22. November 2007 · Märkte ·  

Trotz einer angespannten Situation verschenkt die deutsche Glasindustrie im Einkauf nach wie vor Millionen. Zu diesem Ergebnis kommt eine Studie der Wirtschaftsprüfer von RölfsPartner, Düsseldorf. Offenbar unbeobachtet werden für Dichtstoffe, Trockenmittel, Verpackungen, Frachten und anderes mehr zu hohe Preise gezahlt. Die Studie „Branchenfokus Glas: Gewinne einkaufen“ zeigt, wie sehr sich eine Optimierung der Einkaufskosten im Ergebnis auszahlt.
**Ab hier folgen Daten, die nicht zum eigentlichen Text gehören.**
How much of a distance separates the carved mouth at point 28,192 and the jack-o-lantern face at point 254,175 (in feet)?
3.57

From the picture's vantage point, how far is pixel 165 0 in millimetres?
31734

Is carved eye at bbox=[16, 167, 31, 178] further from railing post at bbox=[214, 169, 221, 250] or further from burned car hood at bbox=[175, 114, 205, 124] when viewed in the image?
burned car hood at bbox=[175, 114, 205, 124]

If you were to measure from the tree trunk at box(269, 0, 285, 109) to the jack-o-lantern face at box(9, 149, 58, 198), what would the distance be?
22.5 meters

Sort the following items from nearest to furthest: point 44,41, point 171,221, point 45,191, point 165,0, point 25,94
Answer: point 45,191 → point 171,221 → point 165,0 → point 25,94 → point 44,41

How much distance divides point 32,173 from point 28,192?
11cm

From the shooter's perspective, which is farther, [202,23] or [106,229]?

Durch das konsequente Management von Beschaffungsprogrammen (gezielte Änderung von Spezifikationen und Qualitäten, Standardisierung und Einrichten von Baukastensystemen), Lieferanten (differenzierte Verfolgung von Kooperations-und Konfrontationsverhalten, Intensivierung des Wettbewerbs über die strategische Positionierung von Herstellern und Händlern/Importeuren und über den richtigen Mix aus nationalen und internationalen Bezugsquellen) sowie Preisen und Konditionen (globale Preisbenchmarks, Preissteuerung und Preistransparenz über modularen Aufbau von Produktpreisen, Steuerung der Wirkungsrichtung unterschiedlicher Konditionenarten, Verbesserung der Verhandlungssystematik) und mit Unterstützung einer schlagkräftigen Einkaufsorganisation lassen sich GuV-wirksame Einsparungen von bis zu acht Prozent bezogen auf die Einkaufskosten realisieren, so die Schätzung der Experten aus Düsseldorf. „Für die deutsche Glasindustrie ist es von strategischer Bedeutung, die Unternehmensergebnisse zu verbessern, möchte sie nicht von internationalen Wettbewerbern abgelöst werden. Bis zu acht Prozent lassen sich im Einkauf sparen – Geld, das die Industrie bitter nötig hätte“, sagt der Autor der Studie, Klaus-Martin Fischer, Mitglied der Geschäftsleitung und verantwortlich für das Kompetenzteam Effizienz- und Kostenmanagement bei RölfsPartner. Der Glasmarkt in Deutschland entwickelt sich nach Jahren des Rückgangs insgesamt wieder positiv. Der deutsche Glasverpackungsmarkt ist nach den Zahlen der Saint-Gobain Oberland AG gegenüber dem vergleichbaren Vorjahreszeitraum um mehr als vier Prozent gewachsen. Durch die hohe Nachfrage unter anderem auch in Russland und der Ukraine wachsen die Glasmärkte nach wie vor stark, so dass die Kapazitäten der Hersteller wieder voll ausgelastet sind. Die Lagerbestände sind sogar auf einem historischen Tiefstand.